───── Passage to read ─────
The Red Devils seem to have played — at best — only a handful of gigs in Canada. That didn’t stop Canadian publications from falling in love with “King King.”
These three Canadian album reviews from 1993 are colorful, and effusive in their praise. (A bonus Scottish review fits the trend, as well.)
“A cross between the Gun Club and the Fabulous Thunderbirds.”
“Lester Butler … blows fire into the set.”
“The blues as it should be played.”
“The rawest, toughest blues album I’ve heard in eons.”
Yeah, they get it.
Let’s dive in for a closer look at the details in all four reviews.
First up, from the Feb. 3, 1993, edition of The Province in British Columbia, comes this review by Tom Harrison. This review also previews a Feb. 5 performance at Vancouver’s popular Town Pump club. (Added bonus: The original page includes a contest to win an advance copy of Mick Jagger’s “Wandering Spirit,” among other prizes.)
Red Devils prime Pump on Friday
You’ll be hearing a lot more about the Red Devils when Mick Jagger’s new album hits the streets. After jamming with them one evening, he recorded enough tracks to fill a Jagger solo LP.
You can also catch the Red Devils on Friday when the group hits the Town Pump stage at midnight or you can check out King King, a “live” album recorded at L.A.’s King King club where this exemplary white blues band has had a regular gig for three years.
Once again, the feeling is raw, gritty and even — for the sake of authenticity or atmosphere? — distorted.
This short Feb. 27, 1993, review from the Montreal Gazette breaks the news about The Red Devils’ slot opening tour slot for guitarist John Campbell falling apart.
Can they do it live? They have.
Def American honcho Rick Rubin waxed this L.A. blues band in a club called King King on a night when the harmonica was coal-powered and the rhythm section rollicking.
Former Blasters drummer Bill Bateman keeps the momentum rhythmic and the rhythm momentous, but it’s Lester Butler who blows fire into the set with his voice and harp, blasted through one of those ancient Green Bullet mikes. Guitarists Paul “The Kid” Size and Dave Lee Bartel chop serious wood themselves. The band bowed off the John Campbell tour when half its members quit or something, but it may be through sometime soon.
─────
§ **What the exercise asks**
Rewrite the article on the Red Devils album reviews from "Let’s dive in" up to and including "among other prizes.)", changing "closer look" to "careful look".
───── Raw data ─────
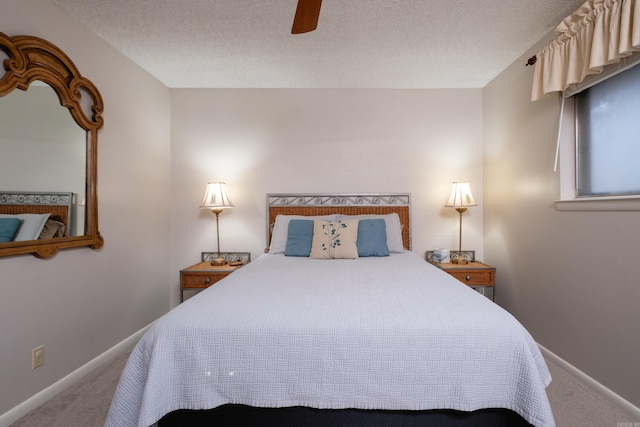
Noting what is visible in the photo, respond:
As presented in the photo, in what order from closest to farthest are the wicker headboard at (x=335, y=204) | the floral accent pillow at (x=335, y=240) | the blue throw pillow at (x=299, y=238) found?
1. the floral accent pillow at (x=335, y=240)
2. the blue throw pillow at (x=299, y=238)
3. the wicker headboard at (x=335, y=204)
─────
§ **Written response**
Let’s dive in for a careful look at the details in all four reviews.
First up, from the Feb. 3, 1993, edition of The Province in British Columbia, comes this review by Tom Harrison. This review also previews a Feb. 5 performance at Vancouver’s popular Town Pump club. (Added bonus: The original page includes a contest to win an advance copy of Mick Jagger’s “Wandering Spirit,” among other prizes.)